Then I created a symbolic link for each of the cublas files (including cublasLt) to /usr/lib/x86_64-linux-gnu/.

sudo ln -s /usr/local/cuda-10.1/lib64/libcublas.so /usr/lib/x86_64-linux-gnu/libcublas.so
sudo ln -s /usr/local/cuda-10.1/lib64/libcublas.so.10 /usr/lib/x86_64-linux-gnu/libcublas.so.10
sudo ln -s /usr/local/cuda-10.1/lib64/libcublas.so.10.1 /usr/lib/x86_64-linux-gnu/libcublas.so.10.1
etc.

4 Likes

Had the same issue, and I wouldn’t have figured it out without @phillip3m’s and @matthew.smith3’s replies.

While trying to install/update CUDA 10.1 via the previously-linked Tensorflow instructions page today I received the all-too-familiar Could not load dynamic library 'libcublas.so.10' error. Upon checking all of the lib directories it was clear that none of the cublas libraries were installed at all. This was especially evident when, upon downloading and extracting the runfile as above, the libcublas.so files were in cuda-toolkit/lib64 but not in the newly-installed /usr/local/cuda-10.1/lib64 directory or any of its aforementioned links.

I was able to super-user copy the cublas files from the extracted runfile directly into /usr/local/cuda-10.1/targets/x86_64-linux/lib and now Tensorflow is working appropriately. I did not have to create symlinks in /usr/lib/x86_64-linux-gnu, and it appears that only old (v7) CUDA libraries are present there. I assume this is because of Tensorflow updates, and cannot comment on the efficacy of this solution for other packages (PyTorch, OpenCV, etc).
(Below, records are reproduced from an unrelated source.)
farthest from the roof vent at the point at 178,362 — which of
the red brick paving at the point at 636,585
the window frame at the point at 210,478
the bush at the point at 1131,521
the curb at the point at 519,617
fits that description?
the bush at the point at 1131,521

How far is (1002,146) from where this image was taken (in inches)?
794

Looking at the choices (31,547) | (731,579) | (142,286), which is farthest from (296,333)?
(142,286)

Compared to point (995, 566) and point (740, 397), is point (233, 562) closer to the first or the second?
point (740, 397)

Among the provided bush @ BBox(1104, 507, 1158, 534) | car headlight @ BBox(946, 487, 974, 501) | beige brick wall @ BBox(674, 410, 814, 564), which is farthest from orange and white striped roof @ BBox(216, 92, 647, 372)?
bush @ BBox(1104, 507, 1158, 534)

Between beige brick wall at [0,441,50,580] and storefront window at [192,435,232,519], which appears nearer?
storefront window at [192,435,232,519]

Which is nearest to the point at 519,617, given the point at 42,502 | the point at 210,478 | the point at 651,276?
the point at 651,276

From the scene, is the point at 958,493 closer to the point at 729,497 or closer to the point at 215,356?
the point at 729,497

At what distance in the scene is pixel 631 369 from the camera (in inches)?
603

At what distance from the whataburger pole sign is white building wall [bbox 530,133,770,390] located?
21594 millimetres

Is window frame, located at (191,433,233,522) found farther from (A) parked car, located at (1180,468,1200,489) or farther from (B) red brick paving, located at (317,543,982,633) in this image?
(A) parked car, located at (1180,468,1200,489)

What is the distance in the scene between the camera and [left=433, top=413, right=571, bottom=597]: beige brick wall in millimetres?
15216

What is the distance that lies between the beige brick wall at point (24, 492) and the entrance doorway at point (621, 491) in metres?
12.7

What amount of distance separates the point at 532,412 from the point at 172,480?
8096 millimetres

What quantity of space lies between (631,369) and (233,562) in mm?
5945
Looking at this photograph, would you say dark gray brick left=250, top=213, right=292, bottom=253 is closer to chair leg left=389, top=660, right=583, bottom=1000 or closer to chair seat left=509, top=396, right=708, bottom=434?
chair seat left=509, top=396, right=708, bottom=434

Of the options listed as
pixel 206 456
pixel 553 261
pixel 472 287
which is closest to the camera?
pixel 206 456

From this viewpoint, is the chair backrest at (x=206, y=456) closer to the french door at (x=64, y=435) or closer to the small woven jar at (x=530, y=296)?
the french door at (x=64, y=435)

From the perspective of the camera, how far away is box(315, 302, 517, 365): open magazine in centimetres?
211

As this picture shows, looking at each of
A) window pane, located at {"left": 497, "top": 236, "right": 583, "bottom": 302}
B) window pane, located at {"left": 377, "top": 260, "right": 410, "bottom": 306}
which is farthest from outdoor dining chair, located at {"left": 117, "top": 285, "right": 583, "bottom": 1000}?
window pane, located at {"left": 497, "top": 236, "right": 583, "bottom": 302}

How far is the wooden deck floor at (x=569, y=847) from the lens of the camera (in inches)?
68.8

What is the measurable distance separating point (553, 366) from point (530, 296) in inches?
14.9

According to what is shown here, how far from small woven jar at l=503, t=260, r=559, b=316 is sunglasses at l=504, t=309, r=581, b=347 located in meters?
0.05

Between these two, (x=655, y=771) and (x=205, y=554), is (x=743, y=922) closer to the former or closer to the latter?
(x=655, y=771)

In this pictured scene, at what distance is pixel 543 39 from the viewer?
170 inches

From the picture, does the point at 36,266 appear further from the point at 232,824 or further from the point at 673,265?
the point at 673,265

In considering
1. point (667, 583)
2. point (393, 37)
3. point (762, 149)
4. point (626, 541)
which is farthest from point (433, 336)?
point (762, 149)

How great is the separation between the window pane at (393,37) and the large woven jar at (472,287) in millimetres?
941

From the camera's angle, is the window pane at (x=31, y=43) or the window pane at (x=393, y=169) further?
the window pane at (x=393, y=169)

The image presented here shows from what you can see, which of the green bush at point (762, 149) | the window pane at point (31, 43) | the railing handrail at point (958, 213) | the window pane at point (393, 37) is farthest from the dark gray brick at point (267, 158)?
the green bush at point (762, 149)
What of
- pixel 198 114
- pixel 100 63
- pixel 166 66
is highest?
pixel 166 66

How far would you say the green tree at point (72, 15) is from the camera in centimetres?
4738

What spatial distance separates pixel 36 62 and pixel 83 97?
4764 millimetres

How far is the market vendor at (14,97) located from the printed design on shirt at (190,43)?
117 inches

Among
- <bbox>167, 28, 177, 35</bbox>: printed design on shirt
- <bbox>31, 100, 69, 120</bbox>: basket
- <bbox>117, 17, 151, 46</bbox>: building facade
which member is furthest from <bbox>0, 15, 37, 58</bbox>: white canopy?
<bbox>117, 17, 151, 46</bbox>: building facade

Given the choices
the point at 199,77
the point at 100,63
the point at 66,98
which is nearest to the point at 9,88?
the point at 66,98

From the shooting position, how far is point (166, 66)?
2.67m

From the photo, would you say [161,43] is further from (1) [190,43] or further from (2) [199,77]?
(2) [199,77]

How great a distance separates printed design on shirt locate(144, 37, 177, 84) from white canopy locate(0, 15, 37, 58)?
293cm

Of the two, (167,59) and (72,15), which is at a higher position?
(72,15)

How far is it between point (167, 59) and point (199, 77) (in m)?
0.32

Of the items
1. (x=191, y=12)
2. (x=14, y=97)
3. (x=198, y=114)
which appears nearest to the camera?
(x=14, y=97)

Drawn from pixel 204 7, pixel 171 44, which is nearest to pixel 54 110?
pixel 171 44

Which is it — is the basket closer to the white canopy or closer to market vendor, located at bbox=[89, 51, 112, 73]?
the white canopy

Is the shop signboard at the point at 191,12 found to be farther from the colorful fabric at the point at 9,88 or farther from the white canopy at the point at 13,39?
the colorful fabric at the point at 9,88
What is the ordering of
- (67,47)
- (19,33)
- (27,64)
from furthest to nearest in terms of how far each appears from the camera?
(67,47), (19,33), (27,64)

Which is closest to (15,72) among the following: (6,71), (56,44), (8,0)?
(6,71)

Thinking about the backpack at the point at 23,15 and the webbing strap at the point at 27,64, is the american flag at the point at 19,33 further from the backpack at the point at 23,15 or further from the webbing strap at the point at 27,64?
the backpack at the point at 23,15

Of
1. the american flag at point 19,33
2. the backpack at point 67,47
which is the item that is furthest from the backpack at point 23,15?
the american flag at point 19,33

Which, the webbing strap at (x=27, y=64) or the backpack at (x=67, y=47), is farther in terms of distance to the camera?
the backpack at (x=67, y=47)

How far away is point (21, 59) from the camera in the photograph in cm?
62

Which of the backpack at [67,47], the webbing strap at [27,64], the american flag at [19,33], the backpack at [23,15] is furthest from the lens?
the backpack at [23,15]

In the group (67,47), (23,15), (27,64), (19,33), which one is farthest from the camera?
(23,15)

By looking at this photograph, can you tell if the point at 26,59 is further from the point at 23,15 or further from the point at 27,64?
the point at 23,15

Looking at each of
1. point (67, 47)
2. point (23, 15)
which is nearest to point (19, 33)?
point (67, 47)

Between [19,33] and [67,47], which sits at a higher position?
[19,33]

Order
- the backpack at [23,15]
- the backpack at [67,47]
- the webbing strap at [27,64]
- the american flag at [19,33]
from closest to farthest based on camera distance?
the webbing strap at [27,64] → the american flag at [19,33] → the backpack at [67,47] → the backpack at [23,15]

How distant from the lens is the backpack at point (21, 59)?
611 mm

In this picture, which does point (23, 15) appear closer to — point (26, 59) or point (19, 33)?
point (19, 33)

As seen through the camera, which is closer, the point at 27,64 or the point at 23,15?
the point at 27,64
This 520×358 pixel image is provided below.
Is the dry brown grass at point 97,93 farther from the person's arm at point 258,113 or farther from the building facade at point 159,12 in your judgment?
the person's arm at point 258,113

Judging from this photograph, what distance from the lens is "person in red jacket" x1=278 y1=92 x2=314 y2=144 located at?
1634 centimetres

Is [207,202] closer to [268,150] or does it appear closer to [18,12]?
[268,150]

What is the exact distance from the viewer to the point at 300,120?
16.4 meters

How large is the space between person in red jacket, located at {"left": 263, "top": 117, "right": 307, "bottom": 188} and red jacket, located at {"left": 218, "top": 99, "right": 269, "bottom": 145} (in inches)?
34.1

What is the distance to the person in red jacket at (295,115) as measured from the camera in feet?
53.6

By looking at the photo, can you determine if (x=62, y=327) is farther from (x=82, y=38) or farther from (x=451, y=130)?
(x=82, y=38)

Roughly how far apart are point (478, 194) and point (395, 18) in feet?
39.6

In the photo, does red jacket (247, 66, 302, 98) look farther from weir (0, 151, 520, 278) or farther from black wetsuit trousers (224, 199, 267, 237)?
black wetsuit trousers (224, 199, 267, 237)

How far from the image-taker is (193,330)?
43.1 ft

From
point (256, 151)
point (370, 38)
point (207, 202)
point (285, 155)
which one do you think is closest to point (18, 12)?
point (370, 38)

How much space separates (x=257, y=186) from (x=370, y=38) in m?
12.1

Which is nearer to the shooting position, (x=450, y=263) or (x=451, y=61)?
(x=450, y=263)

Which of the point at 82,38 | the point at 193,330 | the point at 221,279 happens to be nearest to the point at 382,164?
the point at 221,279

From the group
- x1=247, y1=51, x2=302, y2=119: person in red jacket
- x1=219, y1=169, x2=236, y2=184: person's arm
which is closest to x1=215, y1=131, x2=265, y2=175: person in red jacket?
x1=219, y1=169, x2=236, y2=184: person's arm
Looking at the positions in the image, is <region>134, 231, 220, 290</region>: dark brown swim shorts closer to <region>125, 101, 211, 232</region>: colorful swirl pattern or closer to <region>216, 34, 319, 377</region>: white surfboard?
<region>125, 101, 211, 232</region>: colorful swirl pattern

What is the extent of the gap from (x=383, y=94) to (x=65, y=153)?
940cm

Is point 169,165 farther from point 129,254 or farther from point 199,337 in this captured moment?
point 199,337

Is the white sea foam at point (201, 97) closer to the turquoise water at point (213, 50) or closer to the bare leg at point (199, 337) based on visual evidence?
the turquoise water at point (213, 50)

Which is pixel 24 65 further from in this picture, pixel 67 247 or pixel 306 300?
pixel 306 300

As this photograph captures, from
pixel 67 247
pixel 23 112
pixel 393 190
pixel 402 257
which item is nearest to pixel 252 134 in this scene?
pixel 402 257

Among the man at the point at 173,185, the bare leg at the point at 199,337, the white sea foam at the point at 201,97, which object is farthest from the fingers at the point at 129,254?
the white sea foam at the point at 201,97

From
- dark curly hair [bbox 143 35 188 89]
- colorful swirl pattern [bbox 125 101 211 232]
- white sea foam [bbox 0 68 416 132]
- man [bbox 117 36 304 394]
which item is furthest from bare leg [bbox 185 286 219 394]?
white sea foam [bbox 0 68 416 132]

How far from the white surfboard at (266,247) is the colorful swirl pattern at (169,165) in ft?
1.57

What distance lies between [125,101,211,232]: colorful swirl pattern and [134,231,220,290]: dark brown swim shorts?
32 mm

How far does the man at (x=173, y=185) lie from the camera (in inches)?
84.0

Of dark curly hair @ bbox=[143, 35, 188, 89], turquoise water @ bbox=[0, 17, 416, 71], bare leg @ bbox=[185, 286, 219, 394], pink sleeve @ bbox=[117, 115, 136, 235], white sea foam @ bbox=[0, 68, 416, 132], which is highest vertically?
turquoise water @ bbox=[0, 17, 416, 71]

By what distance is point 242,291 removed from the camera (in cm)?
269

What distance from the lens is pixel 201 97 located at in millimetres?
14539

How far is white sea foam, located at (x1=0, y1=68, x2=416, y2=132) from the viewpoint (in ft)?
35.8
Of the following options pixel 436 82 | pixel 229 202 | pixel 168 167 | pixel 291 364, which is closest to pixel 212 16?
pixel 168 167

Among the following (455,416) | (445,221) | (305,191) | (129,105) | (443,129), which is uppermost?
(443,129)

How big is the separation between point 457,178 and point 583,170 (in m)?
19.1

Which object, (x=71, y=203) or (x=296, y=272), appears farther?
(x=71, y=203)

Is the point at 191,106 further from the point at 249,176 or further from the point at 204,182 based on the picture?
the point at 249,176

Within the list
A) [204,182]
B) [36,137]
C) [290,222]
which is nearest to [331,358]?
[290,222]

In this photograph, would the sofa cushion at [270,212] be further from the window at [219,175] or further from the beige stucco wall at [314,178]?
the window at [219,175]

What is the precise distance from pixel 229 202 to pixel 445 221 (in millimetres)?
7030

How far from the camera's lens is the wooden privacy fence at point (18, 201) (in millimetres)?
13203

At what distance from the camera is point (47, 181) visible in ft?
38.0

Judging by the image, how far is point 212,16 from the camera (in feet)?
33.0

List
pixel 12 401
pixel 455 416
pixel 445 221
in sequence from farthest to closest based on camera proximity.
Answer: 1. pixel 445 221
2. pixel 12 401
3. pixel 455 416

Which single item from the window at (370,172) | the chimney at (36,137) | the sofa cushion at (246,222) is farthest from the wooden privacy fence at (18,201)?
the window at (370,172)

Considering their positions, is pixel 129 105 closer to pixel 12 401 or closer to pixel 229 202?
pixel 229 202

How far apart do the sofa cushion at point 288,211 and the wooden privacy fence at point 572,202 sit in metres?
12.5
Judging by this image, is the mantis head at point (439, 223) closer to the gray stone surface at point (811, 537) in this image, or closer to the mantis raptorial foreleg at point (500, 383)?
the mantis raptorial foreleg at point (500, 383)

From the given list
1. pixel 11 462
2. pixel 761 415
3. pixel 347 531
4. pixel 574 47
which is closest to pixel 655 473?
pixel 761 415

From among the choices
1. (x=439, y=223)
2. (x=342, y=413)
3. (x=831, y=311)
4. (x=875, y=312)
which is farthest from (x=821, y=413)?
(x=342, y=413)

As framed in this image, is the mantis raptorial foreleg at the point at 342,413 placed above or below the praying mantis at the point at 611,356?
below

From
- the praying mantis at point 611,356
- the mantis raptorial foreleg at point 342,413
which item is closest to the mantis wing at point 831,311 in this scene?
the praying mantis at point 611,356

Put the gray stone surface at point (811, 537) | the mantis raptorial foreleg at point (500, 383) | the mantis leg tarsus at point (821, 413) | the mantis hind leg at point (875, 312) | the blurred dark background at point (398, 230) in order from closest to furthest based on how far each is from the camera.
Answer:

I’m going to open an issue with Tensorflow, as they should obviously have working installation instructions, but this clearly needs to be addressed by Nvidia as well, since it appears the main issue is that apt-get install --no-install-recommends cuda-10-1 does not install cublas at all anywhere on the machine.

4 Likes

Life saver!!